20 ans, c’est loin, quand on sait que le GIEC recommande de diviser par deux nos émissions mondiales de CO2 d’ici 2030. Mais ça tombe bien : si un projet de grand contournement autoroutier de Bordeaux finit par être arrêté, approuvé et construit, il ne verra pas le jour « avant 15 ou 20 ans », reconnait le maire de Libourne.

Encore faudra-t-il que ses contours soient précisés. Ce mardi, les deux élus PS n’ont pas donné de préférence sur un tracé ou un gabarit – « ce n’est pas à nous de dire où et dans quel ordre ».

Alors que le Grenelle avait enterré un contournement autoroutier par l’ouest, ils évoquent simplement l’hypothèse d’un ou plusieurs barreaux à l’est de l’agglomération, « qui relieraient l’A65 Pau-Langon et l’A89 Bordeaux-Lyon, pas surbookées ».

Bref, une liaison Mussidan-Langon, défendue par l’association Develop’so, figurant dans une délibération de la métropole votée en 2017 et qui avait « obtenu à l’époque une réponse plutôt favorable d’Elisabeth Borne, alors ministre des transports », rappelle Alain Anziani.

« Nous avons besoin d’études très précises on va saisir officiellement le préfet pour qu’il les inscrive dans le contrat de plan Etat-Région », qui établit les financements publics de Paris en Nouvelle-Aquitaine, poursuit le président de la Métropole.

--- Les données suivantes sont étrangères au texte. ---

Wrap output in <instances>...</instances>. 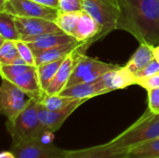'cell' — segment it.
Returning <instances> with one entry per match:
<instances>
[{
	"label": "cell",
	"mask_w": 159,
	"mask_h": 158,
	"mask_svg": "<svg viewBox=\"0 0 159 158\" xmlns=\"http://www.w3.org/2000/svg\"><path fill=\"white\" fill-rule=\"evenodd\" d=\"M112 1H113V2H114V3H115V4H116V6H117V7H118L119 3H120V2H121L122 0H112Z\"/></svg>",
	"instance_id": "obj_35"
},
{
	"label": "cell",
	"mask_w": 159,
	"mask_h": 158,
	"mask_svg": "<svg viewBox=\"0 0 159 158\" xmlns=\"http://www.w3.org/2000/svg\"><path fill=\"white\" fill-rule=\"evenodd\" d=\"M154 47L146 44H140L137 50L133 53L125 67L131 72L133 74L143 69L153 59L154 56Z\"/></svg>",
	"instance_id": "obj_19"
},
{
	"label": "cell",
	"mask_w": 159,
	"mask_h": 158,
	"mask_svg": "<svg viewBox=\"0 0 159 158\" xmlns=\"http://www.w3.org/2000/svg\"><path fill=\"white\" fill-rule=\"evenodd\" d=\"M77 48L75 49L73 52H71L70 54H68L65 57L63 62L61 63L57 74H55L52 81L50 82V84H49L48 88H47L45 94L56 95V94H59L60 92H61L65 88V87H66V85H67V83H68L71 75H72L75 65Z\"/></svg>",
	"instance_id": "obj_13"
},
{
	"label": "cell",
	"mask_w": 159,
	"mask_h": 158,
	"mask_svg": "<svg viewBox=\"0 0 159 158\" xmlns=\"http://www.w3.org/2000/svg\"><path fill=\"white\" fill-rule=\"evenodd\" d=\"M39 106L40 100L31 98L24 110L13 121L7 122V129L13 142L30 138H41L43 131L38 118Z\"/></svg>",
	"instance_id": "obj_3"
},
{
	"label": "cell",
	"mask_w": 159,
	"mask_h": 158,
	"mask_svg": "<svg viewBox=\"0 0 159 158\" xmlns=\"http://www.w3.org/2000/svg\"><path fill=\"white\" fill-rule=\"evenodd\" d=\"M16 46L20 56L25 61V62L31 66H35V56L28 43L23 40H18L16 41Z\"/></svg>",
	"instance_id": "obj_27"
},
{
	"label": "cell",
	"mask_w": 159,
	"mask_h": 158,
	"mask_svg": "<svg viewBox=\"0 0 159 158\" xmlns=\"http://www.w3.org/2000/svg\"><path fill=\"white\" fill-rule=\"evenodd\" d=\"M157 138H159V113L148 109L133 125L109 143L117 148L130 149Z\"/></svg>",
	"instance_id": "obj_2"
},
{
	"label": "cell",
	"mask_w": 159,
	"mask_h": 158,
	"mask_svg": "<svg viewBox=\"0 0 159 158\" xmlns=\"http://www.w3.org/2000/svg\"><path fill=\"white\" fill-rule=\"evenodd\" d=\"M129 149L117 148L109 142L81 150L67 151L63 158H126Z\"/></svg>",
	"instance_id": "obj_11"
},
{
	"label": "cell",
	"mask_w": 159,
	"mask_h": 158,
	"mask_svg": "<svg viewBox=\"0 0 159 158\" xmlns=\"http://www.w3.org/2000/svg\"><path fill=\"white\" fill-rule=\"evenodd\" d=\"M101 32V27L97 21L86 11H82L76 26L74 37L77 42L86 43L89 47L92 43L96 42V37Z\"/></svg>",
	"instance_id": "obj_15"
},
{
	"label": "cell",
	"mask_w": 159,
	"mask_h": 158,
	"mask_svg": "<svg viewBox=\"0 0 159 158\" xmlns=\"http://www.w3.org/2000/svg\"><path fill=\"white\" fill-rule=\"evenodd\" d=\"M32 67L28 64H7V65H0V72H1V77L9 79L14 76L20 75L28 70H30Z\"/></svg>",
	"instance_id": "obj_26"
},
{
	"label": "cell",
	"mask_w": 159,
	"mask_h": 158,
	"mask_svg": "<svg viewBox=\"0 0 159 158\" xmlns=\"http://www.w3.org/2000/svg\"><path fill=\"white\" fill-rule=\"evenodd\" d=\"M82 44L83 42H75V43L60 45V46H56L51 48H48L35 56V66L37 67L43 63L54 61L59 59L65 58L68 54L73 52Z\"/></svg>",
	"instance_id": "obj_18"
},
{
	"label": "cell",
	"mask_w": 159,
	"mask_h": 158,
	"mask_svg": "<svg viewBox=\"0 0 159 158\" xmlns=\"http://www.w3.org/2000/svg\"><path fill=\"white\" fill-rule=\"evenodd\" d=\"M0 65H7L20 56L16 41L0 37Z\"/></svg>",
	"instance_id": "obj_25"
},
{
	"label": "cell",
	"mask_w": 159,
	"mask_h": 158,
	"mask_svg": "<svg viewBox=\"0 0 159 158\" xmlns=\"http://www.w3.org/2000/svg\"><path fill=\"white\" fill-rule=\"evenodd\" d=\"M77 42L75 38L73 36L61 32V33H53V34H46L39 35L35 38H34L32 41L27 42L29 47L32 48L34 56L40 54L41 52L56 46L64 45V44H70Z\"/></svg>",
	"instance_id": "obj_16"
},
{
	"label": "cell",
	"mask_w": 159,
	"mask_h": 158,
	"mask_svg": "<svg viewBox=\"0 0 159 158\" xmlns=\"http://www.w3.org/2000/svg\"><path fill=\"white\" fill-rule=\"evenodd\" d=\"M64 59L65 58H61V59H59L54 61L46 62V63H43L36 67L39 84H40L41 89L43 90L44 93L46 92L50 82L52 81L53 77L57 74V72H58L59 68L61 67V63L63 62Z\"/></svg>",
	"instance_id": "obj_20"
},
{
	"label": "cell",
	"mask_w": 159,
	"mask_h": 158,
	"mask_svg": "<svg viewBox=\"0 0 159 158\" xmlns=\"http://www.w3.org/2000/svg\"><path fill=\"white\" fill-rule=\"evenodd\" d=\"M137 85L141 86L142 88H145L147 91L154 89V88H159V74L147 77V78H143V79H138L137 80Z\"/></svg>",
	"instance_id": "obj_30"
},
{
	"label": "cell",
	"mask_w": 159,
	"mask_h": 158,
	"mask_svg": "<svg viewBox=\"0 0 159 158\" xmlns=\"http://www.w3.org/2000/svg\"><path fill=\"white\" fill-rule=\"evenodd\" d=\"M102 79L109 92L122 89L131 85H137L136 77L125 66L105 73L102 75Z\"/></svg>",
	"instance_id": "obj_17"
},
{
	"label": "cell",
	"mask_w": 159,
	"mask_h": 158,
	"mask_svg": "<svg viewBox=\"0 0 159 158\" xmlns=\"http://www.w3.org/2000/svg\"><path fill=\"white\" fill-rule=\"evenodd\" d=\"M0 158H16L11 151H4L1 153Z\"/></svg>",
	"instance_id": "obj_33"
},
{
	"label": "cell",
	"mask_w": 159,
	"mask_h": 158,
	"mask_svg": "<svg viewBox=\"0 0 159 158\" xmlns=\"http://www.w3.org/2000/svg\"><path fill=\"white\" fill-rule=\"evenodd\" d=\"M109 90L106 88L102 76L92 82L79 83L72 87L65 88L59 94L64 97H70L80 100H89L93 97L108 93Z\"/></svg>",
	"instance_id": "obj_12"
},
{
	"label": "cell",
	"mask_w": 159,
	"mask_h": 158,
	"mask_svg": "<svg viewBox=\"0 0 159 158\" xmlns=\"http://www.w3.org/2000/svg\"><path fill=\"white\" fill-rule=\"evenodd\" d=\"M0 37L12 41L21 40L15 22V16L5 11H0Z\"/></svg>",
	"instance_id": "obj_22"
},
{
	"label": "cell",
	"mask_w": 159,
	"mask_h": 158,
	"mask_svg": "<svg viewBox=\"0 0 159 158\" xmlns=\"http://www.w3.org/2000/svg\"><path fill=\"white\" fill-rule=\"evenodd\" d=\"M84 44H82L77 48L75 65L72 73V75L65 88L72 87L79 83L95 81L105 73L121 67L119 65L106 63V62L86 56L81 50V47Z\"/></svg>",
	"instance_id": "obj_4"
},
{
	"label": "cell",
	"mask_w": 159,
	"mask_h": 158,
	"mask_svg": "<svg viewBox=\"0 0 159 158\" xmlns=\"http://www.w3.org/2000/svg\"><path fill=\"white\" fill-rule=\"evenodd\" d=\"M119 11L117 29L129 33L140 44H159V0H136Z\"/></svg>",
	"instance_id": "obj_1"
},
{
	"label": "cell",
	"mask_w": 159,
	"mask_h": 158,
	"mask_svg": "<svg viewBox=\"0 0 159 158\" xmlns=\"http://www.w3.org/2000/svg\"><path fill=\"white\" fill-rule=\"evenodd\" d=\"M10 151L16 158H63L67 151L38 138H30L12 142Z\"/></svg>",
	"instance_id": "obj_8"
},
{
	"label": "cell",
	"mask_w": 159,
	"mask_h": 158,
	"mask_svg": "<svg viewBox=\"0 0 159 158\" xmlns=\"http://www.w3.org/2000/svg\"><path fill=\"white\" fill-rule=\"evenodd\" d=\"M154 56H155V59H157L159 61V45L154 47Z\"/></svg>",
	"instance_id": "obj_34"
},
{
	"label": "cell",
	"mask_w": 159,
	"mask_h": 158,
	"mask_svg": "<svg viewBox=\"0 0 159 158\" xmlns=\"http://www.w3.org/2000/svg\"><path fill=\"white\" fill-rule=\"evenodd\" d=\"M148 109L159 113V88L148 90Z\"/></svg>",
	"instance_id": "obj_31"
},
{
	"label": "cell",
	"mask_w": 159,
	"mask_h": 158,
	"mask_svg": "<svg viewBox=\"0 0 159 158\" xmlns=\"http://www.w3.org/2000/svg\"><path fill=\"white\" fill-rule=\"evenodd\" d=\"M60 13L83 11V0H60Z\"/></svg>",
	"instance_id": "obj_28"
},
{
	"label": "cell",
	"mask_w": 159,
	"mask_h": 158,
	"mask_svg": "<svg viewBox=\"0 0 159 158\" xmlns=\"http://www.w3.org/2000/svg\"><path fill=\"white\" fill-rule=\"evenodd\" d=\"M15 22L21 40L25 42H30L42 34L62 32L55 21L46 19L15 17Z\"/></svg>",
	"instance_id": "obj_9"
},
{
	"label": "cell",
	"mask_w": 159,
	"mask_h": 158,
	"mask_svg": "<svg viewBox=\"0 0 159 158\" xmlns=\"http://www.w3.org/2000/svg\"><path fill=\"white\" fill-rule=\"evenodd\" d=\"M81 12L60 13L55 22L57 23L59 28L63 33H65V34H67L74 37V34L75 33L76 26H77Z\"/></svg>",
	"instance_id": "obj_23"
},
{
	"label": "cell",
	"mask_w": 159,
	"mask_h": 158,
	"mask_svg": "<svg viewBox=\"0 0 159 158\" xmlns=\"http://www.w3.org/2000/svg\"><path fill=\"white\" fill-rule=\"evenodd\" d=\"M30 97L9 80L2 77L0 87V111L7 121H13L27 106Z\"/></svg>",
	"instance_id": "obj_7"
},
{
	"label": "cell",
	"mask_w": 159,
	"mask_h": 158,
	"mask_svg": "<svg viewBox=\"0 0 159 158\" xmlns=\"http://www.w3.org/2000/svg\"><path fill=\"white\" fill-rule=\"evenodd\" d=\"M157 74H159V61L157 59H153L143 69L134 74V76L138 80V79H143V78H147V77L156 75Z\"/></svg>",
	"instance_id": "obj_29"
},
{
	"label": "cell",
	"mask_w": 159,
	"mask_h": 158,
	"mask_svg": "<svg viewBox=\"0 0 159 158\" xmlns=\"http://www.w3.org/2000/svg\"><path fill=\"white\" fill-rule=\"evenodd\" d=\"M75 100L74 98L64 97L60 94L56 95H47L45 94L40 100V103L48 111H59L67 107Z\"/></svg>",
	"instance_id": "obj_24"
},
{
	"label": "cell",
	"mask_w": 159,
	"mask_h": 158,
	"mask_svg": "<svg viewBox=\"0 0 159 158\" xmlns=\"http://www.w3.org/2000/svg\"><path fill=\"white\" fill-rule=\"evenodd\" d=\"M38 4L47 6V7H54V8H58L59 9V4H60V0H33Z\"/></svg>",
	"instance_id": "obj_32"
},
{
	"label": "cell",
	"mask_w": 159,
	"mask_h": 158,
	"mask_svg": "<svg viewBox=\"0 0 159 158\" xmlns=\"http://www.w3.org/2000/svg\"><path fill=\"white\" fill-rule=\"evenodd\" d=\"M7 80L19 87L30 98L41 100L42 97L45 95L39 84L36 66H34L27 72Z\"/></svg>",
	"instance_id": "obj_14"
},
{
	"label": "cell",
	"mask_w": 159,
	"mask_h": 158,
	"mask_svg": "<svg viewBox=\"0 0 159 158\" xmlns=\"http://www.w3.org/2000/svg\"><path fill=\"white\" fill-rule=\"evenodd\" d=\"M88 100H80L76 99L72 103H70L67 107L59 110V111H48L40 103L38 109V118L41 124L42 131L54 133L57 131L64 123V121L85 102Z\"/></svg>",
	"instance_id": "obj_10"
},
{
	"label": "cell",
	"mask_w": 159,
	"mask_h": 158,
	"mask_svg": "<svg viewBox=\"0 0 159 158\" xmlns=\"http://www.w3.org/2000/svg\"><path fill=\"white\" fill-rule=\"evenodd\" d=\"M126 158H159V138L129 149Z\"/></svg>",
	"instance_id": "obj_21"
},
{
	"label": "cell",
	"mask_w": 159,
	"mask_h": 158,
	"mask_svg": "<svg viewBox=\"0 0 159 158\" xmlns=\"http://www.w3.org/2000/svg\"><path fill=\"white\" fill-rule=\"evenodd\" d=\"M83 11L89 13L101 27L96 41L117 29L120 11L112 0H83Z\"/></svg>",
	"instance_id": "obj_5"
},
{
	"label": "cell",
	"mask_w": 159,
	"mask_h": 158,
	"mask_svg": "<svg viewBox=\"0 0 159 158\" xmlns=\"http://www.w3.org/2000/svg\"><path fill=\"white\" fill-rule=\"evenodd\" d=\"M0 11L15 17L40 18L56 21L60 11L58 8L38 4L33 0H1Z\"/></svg>",
	"instance_id": "obj_6"
}]
</instances>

Le concept de barreau autoroutier entre Mussidan et Langon est porté par l’association périgourdine Develop’so Photo : DR

Coup de frein à la route

Sollicitées par Rue89 Bordeaux, la préfecture de la Gironde et la Région n’ont pas donné suite. La Région avait néanmoins refusé que le CPER finance des infrastructures routières. Quant à l’Etat, il a donné un coup de frein aux projets autoroutiers, notamment l’abandon de Poitiers-Limoges, et le Conseil d’orientation des infrastructures émis de fortes réserves sur d’autres projets, en raison de leur impact sur l’environnement.

Selon Alain Anziani, les derniers gouvernements ont toutefois « accordé des exceptions à l’objectif de zéro artificialisation nette », et, ces dernières années, donné son feu vert à d’autres contournements. Il cite celui de Strasbourg – réalisé après des années de lutte judiciaire et de ZAD -, mais aussi celui de Rouen, qui malgré une déclaration d’utilité publique n’est pas encore sorti de terre et est grandement contesté, notamment par le maire (socialiste) de Rouen.

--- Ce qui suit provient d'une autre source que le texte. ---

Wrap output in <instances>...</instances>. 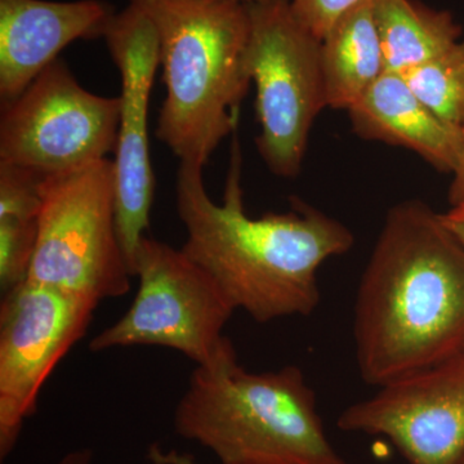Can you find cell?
I'll return each mask as SVG.
<instances>
[{
	"label": "cell",
	"instance_id": "5",
	"mask_svg": "<svg viewBox=\"0 0 464 464\" xmlns=\"http://www.w3.org/2000/svg\"><path fill=\"white\" fill-rule=\"evenodd\" d=\"M42 197L27 280L97 304L124 297L133 275L116 230L112 160L43 179Z\"/></svg>",
	"mask_w": 464,
	"mask_h": 464
},
{
	"label": "cell",
	"instance_id": "13",
	"mask_svg": "<svg viewBox=\"0 0 464 464\" xmlns=\"http://www.w3.org/2000/svg\"><path fill=\"white\" fill-rule=\"evenodd\" d=\"M347 112L353 132L362 139L411 150L440 172L456 170L464 128L440 119L401 74L384 72Z\"/></svg>",
	"mask_w": 464,
	"mask_h": 464
},
{
	"label": "cell",
	"instance_id": "8",
	"mask_svg": "<svg viewBox=\"0 0 464 464\" xmlns=\"http://www.w3.org/2000/svg\"><path fill=\"white\" fill-rule=\"evenodd\" d=\"M119 97L85 90L61 58L2 105L0 163L42 179L78 172L115 151Z\"/></svg>",
	"mask_w": 464,
	"mask_h": 464
},
{
	"label": "cell",
	"instance_id": "21",
	"mask_svg": "<svg viewBox=\"0 0 464 464\" xmlns=\"http://www.w3.org/2000/svg\"><path fill=\"white\" fill-rule=\"evenodd\" d=\"M91 462L92 451L90 449H81V450L66 454L58 464H91Z\"/></svg>",
	"mask_w": 464,
	"mask_h": 464
},
{
	"label": "cell",
	"instance_id": "16",
	"mask_svg": "<svg viewBox=\"0 0 464 464\" xmlns=\"http://www.w3.org/2000/svg\"><path fill=\"white\" fill-rule=\"evenodd\" d=\"M42 177L0 163V288L25 282L39 235Z\"/></svg>",
	"mask_w": 464,
	"mask_h": 464
},
{
	"label": "cell",
	"instance_id": "6",
	"mask_svg": "<svg viewBox=\"0 0 464 464\" xmlns=\"http://www.w3.org/2000/svg\"><path fill=\"white\" fill-rule=\"evenodd\" d=\"M246 66L256 87L259 155L270 172H301L317 115L328 108L322 39L293 12L290 0L252 3Z\"/></svg>",
	"mask_w": 464,
	"mask_h": 464
},
{
	"label": "cell",
	"instance_id": "11",
	"mask_svg": "<svg viewBox=\"0 0 464 464\" xmlns=\"http://www.w3.org/2000/svg\"><path fill=\"white\" fill-rule=\"evenodd\" d=\"M378 389L342 411V431L384 436L408 464L462 462L464 353Z\"/></svg>",
	"mask_w": 464,
	"mask_h": 464
},
{
	"label": "cell",
	"instance_id": "24",
	"mask_svg": "<svg viewBox=\"0 0 464 464\" xmlns=\"http://www.w3.org/2000/svg\"><path fill=\"white\" fill-rule=\"evenodd\" d=\"M460 464H464V458H463V460H462V462H460Z\"/></svg>",
	"mask_w": 464,
	"mask_h": 464
},
{
	"label": "cell",
	"instance_id": "19",
	"mask_svg": "<svg viewBox=\"0 0 464 464\" xmlns=\"http://www.w3.org/2000/svg\"><path fill=\"white\" fill-rule=\"evenodd\" d=\"M442 224L464 246V203L450 207L445 213H440Z\"/></svg>",
	"mask_w": 464,
	"mask_h": 464
},
{
	"label": "cell",
	"instance_id": "4",
	"mask_svg": "<svg viewBox=\"0 0 464 464\" xmlns=\"http://www.w3.org/2000/svg\"><path fill=\"white\" fill-rule=\"evenodd\" d=\"M173 422L179 438L221 464H347L324 430L302 369L249 372L235 348L215 364L195 366Z\"/></svg>",
	"mask_w": 464,
	"mask_h": 464
},
{
	"label": "cell",
	"instance_id": "20",
	"mask_svg": "<svg viewBox=\"0 0 464 464\" xmlns=\"http://www.w3.org/2000/svg\"><path fill=\"white\" fill-rule=\"evenodd\" d=\"M451 176H453V179H451L450 188H449L448 200L450 207H454L464 203V142L459 161H458L456 170Z\"/></svg>",
	"mask_w": 464,
	"mask_h": 464
},
{
	"label": "cell",
	"instance_id": "22",
	"mask_svg": "<svg viewBox=\"0 0 464 464\" xmlns=\"http://www.w3.org/2000/svg\"><path fill=\"white\" fill-rule=\"evenodd\" d=\"M226 2L243 3V5H252V3L267 2V0H226Z\"/></svg>",
	"mask_w": 464,
	"mask_h": 464
},
{
	"label": "cell",
	"instance_id": "9",
	"mask_svg": "<svg viewBox=\"0 0 464 464\" xmlns=\"http://www.w3.org/2000/svg\"><path fill=\"white\" fill-rule=\"evenodd\" d=\"M99 304L43 284L25 282L0 304V459L16 448L24 423L54 368L84 337Z\"/></svg>",
	"mask_w": 464,
	"mask_h": 464
},
{
	"label": "cell",
	"instance_id": "14",
	"mask_svg": "<svg viewBox=\"0 0 464 464\" xmlns=\"http://www.w3.org/2000/svg\"><path fill=\"white\" fill-rule=\"evenodd\" d=\"M322 65L328 108L346 111L387 72L372 0L350 9L324 35Z\"/></svg>",
	"mask_w": 464,
	"mask_h": 464
},
{
	"label": "cell",
	"instance_id": "12",
	"mask_svg": "<svg viewBox=\"0 0 464 464\" xmlns=\"http://www.w3.org/2000/svg\"><path fill=\"white\" fill-rule=\"evenodd\" d=\"M115 11L102 0H0V101L20 96L67 45L102 38Z\"/></svg>",
	"mask_w": 464,
	"mask_h": 464
},
{
	"label": "cell",
	"instance_id": "15",
	"mask_svg": "<svg viewBox=\"0 0 464 464\" xmlns=\"http://www.w3.org/2000/svg\"><path fill=\"white\" fill-rule=\"evenodd\" d=\"M386 72L402 74L453 47L462 26L453 14L415 0H372Z\"/></svg>",
	"mask_w": 464,
	"mask_h": 464
},
{
	"label": "cell",
	"instance_id": "10",
	"mask_svg": "<svg viewBox=\"0 0 464 464\" xmlns=\"http://www.w3.org/2000/svg\"><path fill=\"white\" fill-rule=\"evenodd\" d=\"M102 38L121 76L118 140L112 160L116 230L133 275L134 257L149 235L154 203L149 109L160 67L159 36L148 14L130 3L111 17Z\"/></svg>",
	"mask_w": 464,
	"mask_h": 464
},
{
	"label": "cell",
	"instance_id": "17",
	"mask_svg": "<svg viewBox=\"0 0 464 464\" xmlns=\"http://www.w3.org/2000/svg\"><path fill=\"white\" fill-rule=\"evenodd\" d=\"M401 75L440 119L464 128V41Z\"/></svg>",
	"mask_w": 464,
	"mask_h": 464
},
{
	"label": "cell",
	"instance_id": "7",
	"mask_svg": "<svg viewBox=\"0 0 464 464\" xmlns=\"http://www.w3.org/2000/svg\"><path fill=\"white\" fill-rule=\"evenodd\" d=\"M139 290L118 322L94 335L91 353L112 348H172L197 366H209L234 350L224 334L237 308L200 266L146 235L133 264Z\"/></svg>",
	"mask_w": 464,
	"mask_h": 464
},
{
	"label": "cell",
	"instance_id": "1",
	"mask_svg": "<svg viewBox=\"0 0 464 464\" xmlns=\"http://www.w3.org/2000/svg\"><path fill=\"white\" fill-rule=\"evenodd\" d=\"M203 169L179 164L177 174L183 253L212 276L237 311H246L255 322L315 313L322 301L317 273L324 262L353 248V231L297 198L288 212L250 217L237 137L221 203L208 194Z\"/></svg>",
	"mask_w": 464,
	"mask_h": 464
},
{
	"label": "cell",
	"instance_id": "2",
	"mask_svg": "<svg viewBox=\"0 0 464 464\" xmlns=\"http://www.w3.org/2000/svg\"><path fill=\"white\" fill-rule=\"evenodd\" d=\"M360 377L381 387L464 350V246L422 200L391 207L353 308Z\"/></svg>",
	"mask_w": 464,
	"mask_h": 464
},
{
	"label": "cell",
	"instance_id": "23",
	"mask_svg": "<svg viewBox=\"0 0 464 464\" xmlns=\"http://www.w3.org/2000/svg\"><path fill=\"white\" fill-rule=\"evenodd\" d=\"M174 463H176V464H190L188 462H185V460H183L182 458H176V460H174Z\"/></svg>",
	"mask_w": 464,
	"mask_h": 464
},
{
	"label": "cell",
	"instance_id": "18",
	"mask_svg": "<svg viewBox=\"0 0 464 464\" xmlns=\"http://www.w3.org/2000/svg\"><path fill=\"white\" fill-rule=\"evenodd\" d=\"M366 0H290L293 12L314 35L323 39L333 24Z\"/></svg>",
	"mask_w": 464,
	"mask_h": 464
},
{
	"label": "cell",
	"instance_id": "3",
	"mask_svg": "<svg viewBox=\"0 0 464 464\" xmlns=\"http://www.w3.org/2000/svg\"><path fill=\"white\" fill-rule=\"evenodd\" d=\"M157 27L166 99L155 136L179 164L204 168L235 133L252 83L246 66L248 5L226 0H130Z\"/></svg>",
	"mask_w": 464,
	"mask_h": 464
},
{
	"label": "cell",
	"instance_id": "25",
	"mask_svg": "<svg viewBox=\"0 0 464 464\" xmlns=\"http://www.w3.org/2000/svg\"><path fill=\"white\" fill-rule=\"evenodd\" d=\"M463 353H464V350H463Z\"/></svg>",
	"mask_w": 464,
	"mask_h": 464
}]
</instances>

Localement, l’opposition à une nouvelle autoroute devrait aussi être vive, à en croire les déclarations à Rue89 Bordeaux du maire de Langon, commune qui serait au carrefour d’un tel projet. Mais Philippe Buisson estime que le lobbying auprès de l’Etat doit permettre de « rouvrir une débat apaisé », pour « s’entendre sur le constat ».

Contre les bouchons

Il évoque « la thrombose de la métropole qui a pour conséquence première d’assécher les territoires périphériques ». Alain Anziani veut « résoudre un des plus gros problèmes de l’agglomération » et qui « s’est empiré ».

Les deux hommes rappellent ainsi que Bordeaux est « devenu la 2e ville la plus embouteillée de France ». « Tous les jours, les gens passent trop de temps dans leur voiture et (…) pensent que les politiques ne prennent pas en compte leurs difficultés », pense Alain Anziani.

Selon le classement TomTom, les Bordelais perdraient ainsi 95 heures dans les bouchons. C’est toutefois 3 heures de moins qu’en 2021, les temps de parcours s’étant globalement améliorés – de 20 secondes par 10km… De surcroit, la méthode de calcul a changé, TomTom distinguant désormais villes centres et métropoles, et l’agglo bordelaise n’est « que » 13e de ce classement.

Alain Anziani évoque par ailleurs une augmentation de 10% en 10 ans du trafic sur le pont François Mitterrand. L’ouvrage est toutefois pendant cette période passé à 2X3 voies, et a probablement supporté un report des voitures qui empruntaient le pont de pierre.

Evaporation du trafic

Cela avait provoqué une réelle évaporation du trafic automobile, mais le concept déplait au maire de Mérignac, qui le qualifie de « chimérique » :

« Je ne le comprends pas. Certains disent aussi que plus on fait de voies routières plus il y a de véhicules, mais c’est le contraire, plus il y a de voitures plus il faut des routes. »

Les phénomènes d’évaporation et d’aspirateurs à voitures sont pourtant avérés par des études sérieuses. Le président de Bordeaux Métropole considère en outre qu’ »on a tout essayé » pour réguler le trafic des poids lourds – 20000 des 134000 véhicules passant chaque jour sur le pont François-Mitterrand « qui sont en transit et n’ont aucun intérêt sur plan local ».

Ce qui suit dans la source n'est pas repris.